From Corniglia, we took the train to Vernazza where Sarah gave us a few recommendations of things to do. It was here that we went for the wine. We went into a small little shop that offered us a taste of three local wines: Vermentino, Cinque Terre and Sciacchetra (pronounced shakeetara). The latter is a dessert wine that came highly recommended to try......and to try and say. :) The wine tasting took a bit long, so by the time we were done, we had enough time to take a picture of the street of Vernazza and head back to the train.

Next up, Monterosso al Mare! In this town, we had the most free time to do what we wanted. We first followed Sarah as she shared a bit about the history of the town and showed us some highlights. It was here she pointed out a good shop to purchase some pesto to bring back (I wanted some from the region it came from!). There were also some stores that highlighted the fact that we could order some wine to go, so we did. :) We got a glass and walked slowly through town, enjoying the view. It was around this time the weather started picking up and it got windy, but we walked down to the beach anyway to enjoy the sound of the water moving in the wind.

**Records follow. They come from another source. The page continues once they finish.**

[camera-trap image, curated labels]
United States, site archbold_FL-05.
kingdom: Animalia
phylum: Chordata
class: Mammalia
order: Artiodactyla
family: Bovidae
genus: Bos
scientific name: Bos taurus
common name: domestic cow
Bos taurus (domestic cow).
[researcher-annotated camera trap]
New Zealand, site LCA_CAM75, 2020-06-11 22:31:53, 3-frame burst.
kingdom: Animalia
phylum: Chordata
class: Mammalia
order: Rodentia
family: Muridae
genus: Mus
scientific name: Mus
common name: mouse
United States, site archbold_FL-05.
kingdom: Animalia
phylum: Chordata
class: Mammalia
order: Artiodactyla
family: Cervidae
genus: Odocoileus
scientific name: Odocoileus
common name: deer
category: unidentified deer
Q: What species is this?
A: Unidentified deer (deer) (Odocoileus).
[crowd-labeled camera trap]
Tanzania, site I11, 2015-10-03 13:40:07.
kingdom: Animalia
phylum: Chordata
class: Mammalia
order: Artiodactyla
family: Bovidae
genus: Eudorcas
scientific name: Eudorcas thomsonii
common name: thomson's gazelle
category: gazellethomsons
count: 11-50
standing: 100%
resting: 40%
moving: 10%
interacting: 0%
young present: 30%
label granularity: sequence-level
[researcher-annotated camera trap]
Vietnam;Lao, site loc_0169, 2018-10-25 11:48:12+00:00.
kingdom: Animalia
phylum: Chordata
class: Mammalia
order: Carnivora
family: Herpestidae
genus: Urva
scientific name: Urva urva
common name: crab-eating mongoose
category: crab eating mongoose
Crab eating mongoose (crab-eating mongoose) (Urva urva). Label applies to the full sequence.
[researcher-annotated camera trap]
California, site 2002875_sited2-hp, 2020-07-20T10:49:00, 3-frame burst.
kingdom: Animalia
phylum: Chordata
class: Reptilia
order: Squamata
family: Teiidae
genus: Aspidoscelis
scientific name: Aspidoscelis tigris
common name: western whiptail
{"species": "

During this trip, we were also supposed to visit the town of Riomaggiore, but that trip was to be made by boat - how fun! Unfortunately, because the wind was so strong, this part of the trip had to be cancelled and we didn't get to visit that town. We kind of expected that ahead of time. In May in Italy, the weather can still be rainy, so just be prepared you can't always do what you plan to!

Our last stop was beautiful Manarola. More than likely, when you see pictures of Cinque Terre, it's this town that you see - but they're all beautiful no matter what! Arriving in Manarola, we climbed to the top of the village through some of the homes, where Sarah shared a bit more about the towns. Apparently, when the homes were built, you had to pick one of eight colors to paint your home and then that was it - you couldn't change the color. That's why it's as beautiful as it is. And back in the day, a fisherman's boat color matched the color of his home. This way, wives could look out on the water and more easily find their husband, and vice versa. And when a husband would see smoke coming from his chimney, he knew it was time to head in because dinner was almost ready.
Beautiful Manarola

The homes were originally built as towers with an entrance in the front and back. This way, if pirates came to town, you could escape out the other door and not run into the pirates. These tower homes have now been split into smaller properties and condos. Want to buy one of these beauties? Don't we all. Minimum price for a property in the Cinque Terre - 1 million euro. Start saving your pennies!

After our lesson on the homes of Manarola, we again had some free time. We walked what's called the Path of Love, which leads outside the city of Manarola into Riomaggiore. Currently, you cannot walk the entire distance between the two cities on this path, but you can get just outside for gorgeous views of the town. The wind had really picked up by this point, so we snapped a quick photo and headed back to town where we enjoyed some glasses of Cinque Terre wine before heading to the train and catching our bus back to Florence.


During our tour, we discovered our guide, Sarah, lived in the neighborhood we stayed in, Santa Croce, so we asked her for some local recommendations on where to stop for a quick bite to eat on the way home. Her suggestion was a place called Il Vivandiere, which serves great small plates. Unfortunately, we had a terrible time trying to find it (imagine that one). We were so tired that we just found a pizza place near the house and called it a night!

We couldn't have imagined a better way to end our time in Italy. If you go, I highly recommend adding this tour to your list and hope you get to enjoy our guide Sarah as much as we did!